ISLAMABAD: The Economic Coordination Committee (ECC) of the Cabinet on Wednesday called for reducing the expenditures for the security of oil and gas fields and expeditious clearance of a law to create a separate regulator for the petroleum upstream sector to encourage investments in the oil and gas exploration.
The ECC meeting presided over by Finance Minister Shaukat Tarin also allowed revival of a virtual oil depot in Kohat for use by all the licenced oil marketing companies (OMCs) and sought third party validation of investment in Iraq by Pakistan Petroleum Ltd (PPL) in petroleum exploration.
The ECC also ordered a study for a master plan to expand and upgrade Port Qasim and approved a total of 13 supplementary grants worth Rs22.78bn in the last month of the current year.
Informed sources said the Petroleum Division reported that its efforts to revive oil and gas exploration in the country were hampered by higher security expenditure by a paramilitary force as most of the highly prospective concession blocks were located in security-prone regions. It said the security provided for Karak oil installations had also become very expensive.
The ECC desired that security costs need to be rationalised. The Ministry of Interior promised to help reduce costs if a case was moved afresh through its route so that it could involve more than one civil armed forces instead of seeking support from a specific paramilitary force.
The meeting was informed that case for creation of a separate regulator for upstream oil and gas sector had already been moved to the Cabinet Committee on Legislative Cases for clearance to replace the existing Directorate General of Petroleum Concessions (DGPC) working under the Petroleum Division and officiating as upstream regulator.
Some participants were of the view that instead of a separate regulator, the role should be given to the Oil & Gas Regulatory Authority (Ogra) by strengthening its human resource. However, majority of the ECC members and non-members experts explained that studies conducted by international lending institutions like the World Bank and the Asian Development Bank showed that international investors felt more comfortable with a specialised regulator of the upstream sector.
The ECC approved a proposal of the Ministry of Energy (Petroleum Division) for the re-opening of the Kohat Oil Depot belonging to Pakistan State Oil (PSO) as a virtual depot under the Inland Freight Equalisation Margin (IFEM) mechanism.
The meeting was informed that the country operated with 29 depots for price equalisation across the country and act as logistic support for far-flung areas but 17 of them were closed down in 2008 as part of oil sector deregulation plan to discourage dumping and misuse of IFEM — a mechanism that balanced transportation costs of oil movements.
Subsequent shortages proved the reduction in number of depots unrealistic and four depots in central and southern Punjab were revived in 2010 followed by six more in 2014.
Expansion, upgrade of PQA
The meeting also approved a proposal of the Ministry of Maritime Affairs for appointment of foreign engineering consultant for planning, preparing, reviewing and updating of Port Master Plan of Port Qasim Authority (PQA), Karachi. The ECC directed that all matters where the authority was using its own funds, after following the standard procedures, may be decided by the boards/ministries for ensuring efficient progress on important matters.
The ECC also approved the request of the Ministry of Overseas Pakistanis and Human Resource Development regarding federal government grant for pension support amounting to Rs4.52bn. It decided the expenditure may be met from own resources as Employees Old-Age Benefit Institution (EOBI) was a self-financing entity. The board of trustees of EOBI was also directed to look into other possibilities of meeting the pension liabilities.

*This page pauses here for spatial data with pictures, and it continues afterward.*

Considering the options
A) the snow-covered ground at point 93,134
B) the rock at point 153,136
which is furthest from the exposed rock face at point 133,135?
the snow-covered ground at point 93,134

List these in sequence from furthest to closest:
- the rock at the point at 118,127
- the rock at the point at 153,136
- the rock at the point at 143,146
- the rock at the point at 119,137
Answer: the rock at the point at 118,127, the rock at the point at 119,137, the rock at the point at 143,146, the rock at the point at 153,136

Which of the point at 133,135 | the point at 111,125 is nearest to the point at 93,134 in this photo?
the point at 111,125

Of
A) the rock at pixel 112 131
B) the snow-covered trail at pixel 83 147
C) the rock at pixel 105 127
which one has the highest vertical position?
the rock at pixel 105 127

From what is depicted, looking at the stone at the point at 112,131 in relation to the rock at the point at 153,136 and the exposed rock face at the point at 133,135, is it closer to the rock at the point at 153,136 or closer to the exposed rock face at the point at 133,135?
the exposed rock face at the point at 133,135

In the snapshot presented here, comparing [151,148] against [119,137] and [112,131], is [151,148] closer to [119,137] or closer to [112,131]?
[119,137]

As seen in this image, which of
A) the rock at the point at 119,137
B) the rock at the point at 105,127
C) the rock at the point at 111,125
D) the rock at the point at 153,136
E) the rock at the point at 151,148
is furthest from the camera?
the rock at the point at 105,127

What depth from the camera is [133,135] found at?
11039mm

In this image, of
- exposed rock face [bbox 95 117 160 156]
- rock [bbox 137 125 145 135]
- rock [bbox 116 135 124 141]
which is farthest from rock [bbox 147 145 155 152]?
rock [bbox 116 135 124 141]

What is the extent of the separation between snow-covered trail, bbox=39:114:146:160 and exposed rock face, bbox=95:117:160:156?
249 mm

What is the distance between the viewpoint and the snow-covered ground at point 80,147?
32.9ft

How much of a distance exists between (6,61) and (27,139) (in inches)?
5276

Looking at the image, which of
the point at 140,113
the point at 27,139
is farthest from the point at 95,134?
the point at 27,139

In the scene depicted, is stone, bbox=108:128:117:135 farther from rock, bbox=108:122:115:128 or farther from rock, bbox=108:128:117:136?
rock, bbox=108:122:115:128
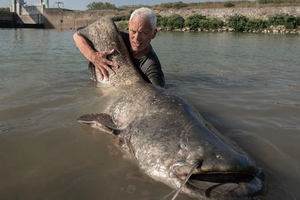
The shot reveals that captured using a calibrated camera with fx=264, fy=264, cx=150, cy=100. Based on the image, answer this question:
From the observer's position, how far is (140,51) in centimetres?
408

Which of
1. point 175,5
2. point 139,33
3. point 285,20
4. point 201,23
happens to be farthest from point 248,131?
point 175,5

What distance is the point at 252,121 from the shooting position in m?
3.36

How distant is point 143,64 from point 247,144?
6.61 feet

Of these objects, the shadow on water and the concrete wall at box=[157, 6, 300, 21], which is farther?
the concrete wall at box=[157, 6, 300, 21]

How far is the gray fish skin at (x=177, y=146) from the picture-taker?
68.4 inches

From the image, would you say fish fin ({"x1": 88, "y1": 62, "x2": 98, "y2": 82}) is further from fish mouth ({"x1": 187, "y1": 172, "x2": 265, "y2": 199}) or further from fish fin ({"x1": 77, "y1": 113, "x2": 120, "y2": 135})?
fish mouth ({"x1": 187, "y1": 172, "x2": 265, "y2": 199})

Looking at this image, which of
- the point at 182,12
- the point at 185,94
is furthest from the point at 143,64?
the point at 182,12

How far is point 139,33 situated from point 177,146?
7.22 ft

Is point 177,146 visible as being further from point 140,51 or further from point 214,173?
point 140,51

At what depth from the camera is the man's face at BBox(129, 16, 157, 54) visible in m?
3.64

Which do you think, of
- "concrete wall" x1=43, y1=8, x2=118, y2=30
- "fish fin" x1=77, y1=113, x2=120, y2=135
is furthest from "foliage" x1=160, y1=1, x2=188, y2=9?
"fish fin" x1=77, y1=113, x2=120, y2=135

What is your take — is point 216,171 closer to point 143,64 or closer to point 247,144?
point 247,144

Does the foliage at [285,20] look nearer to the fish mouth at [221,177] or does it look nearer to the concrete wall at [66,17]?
the concrete wall at [66,17]

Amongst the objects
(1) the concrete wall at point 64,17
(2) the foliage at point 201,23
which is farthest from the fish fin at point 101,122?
(1) the concrete wall at point 64,17
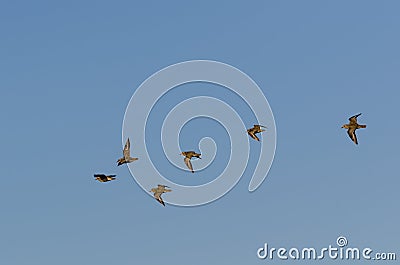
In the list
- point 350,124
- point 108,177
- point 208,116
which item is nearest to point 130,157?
point 108,177

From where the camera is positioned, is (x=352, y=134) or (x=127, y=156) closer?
(x=352, y=134)

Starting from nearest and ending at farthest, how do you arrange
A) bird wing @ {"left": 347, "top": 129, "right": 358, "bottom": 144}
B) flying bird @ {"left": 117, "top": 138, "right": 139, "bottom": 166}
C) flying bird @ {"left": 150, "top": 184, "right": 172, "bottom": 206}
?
1. bird wing @ {"left": 347, "top": 129, "right": 358, "bottom": 144}
2. flying bird @ {"left": 150, "top": 184, "right": 172, "bottom": 206}
3. flying bird @ {"left": 117, "top": 138, "right": 139, "bottom": 166}

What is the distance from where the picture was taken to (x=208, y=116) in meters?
67.4

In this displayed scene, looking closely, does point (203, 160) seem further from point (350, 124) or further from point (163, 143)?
point (350, 124)

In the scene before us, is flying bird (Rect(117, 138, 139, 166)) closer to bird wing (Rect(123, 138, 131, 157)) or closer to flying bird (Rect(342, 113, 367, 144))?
bird wing (Rect(123, 138, 131, 157))

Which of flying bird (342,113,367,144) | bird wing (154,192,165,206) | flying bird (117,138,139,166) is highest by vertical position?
flying bird (342,113,367,144)

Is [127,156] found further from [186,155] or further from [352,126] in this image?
[352,126]

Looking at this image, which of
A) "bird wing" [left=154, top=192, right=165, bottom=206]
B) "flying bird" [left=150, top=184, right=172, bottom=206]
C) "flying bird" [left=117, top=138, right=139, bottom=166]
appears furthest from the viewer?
"flying bird" [left=117, top=138, right=139, bottom=166]

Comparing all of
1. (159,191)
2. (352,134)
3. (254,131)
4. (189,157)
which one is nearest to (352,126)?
(352,134)

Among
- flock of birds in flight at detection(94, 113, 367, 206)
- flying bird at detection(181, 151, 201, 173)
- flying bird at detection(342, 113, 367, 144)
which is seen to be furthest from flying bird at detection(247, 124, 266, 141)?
flying bird at detection(342, 113, 367, 144)

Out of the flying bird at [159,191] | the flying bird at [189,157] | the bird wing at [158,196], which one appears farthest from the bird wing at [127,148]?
the flying bird at [189,157]

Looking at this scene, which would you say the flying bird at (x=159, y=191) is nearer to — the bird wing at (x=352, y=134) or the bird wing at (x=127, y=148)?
the bird wing at (x=127, y=148)

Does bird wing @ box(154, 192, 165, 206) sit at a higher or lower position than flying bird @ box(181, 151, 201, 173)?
lower

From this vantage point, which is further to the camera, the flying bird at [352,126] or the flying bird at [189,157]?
the flying bird at [189,157]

The ECC ordered a third party validation of about $24 million remaining expenditure by PPL for exploration in Iran and for revalidation of exploration activities in Block-8 in Iraq. The government had allowed PPL in 2012 to undertake the committed exploration activities with a minimum financial obligation of $100m, out of which $77.6m had already been invested.
The meeting approved about Rs11bn supplementary grants to Ministry of Finance to provide Rs1.5bn food subsidy to AJK, and three others technical grants of Rs1.762bn, Rs3.25bn and Rs7.87bn for providing funds to KP and Punjab governments for strengthening hospitals and for effective response to Covid-19 and other natural calamities.
A Rs8bn grant was okayed for Ministry of Interior including Rs5bn for phase III of civil armed forces raising, Rs190m for paying off liabilities on account of ‘internal security duty allowance’.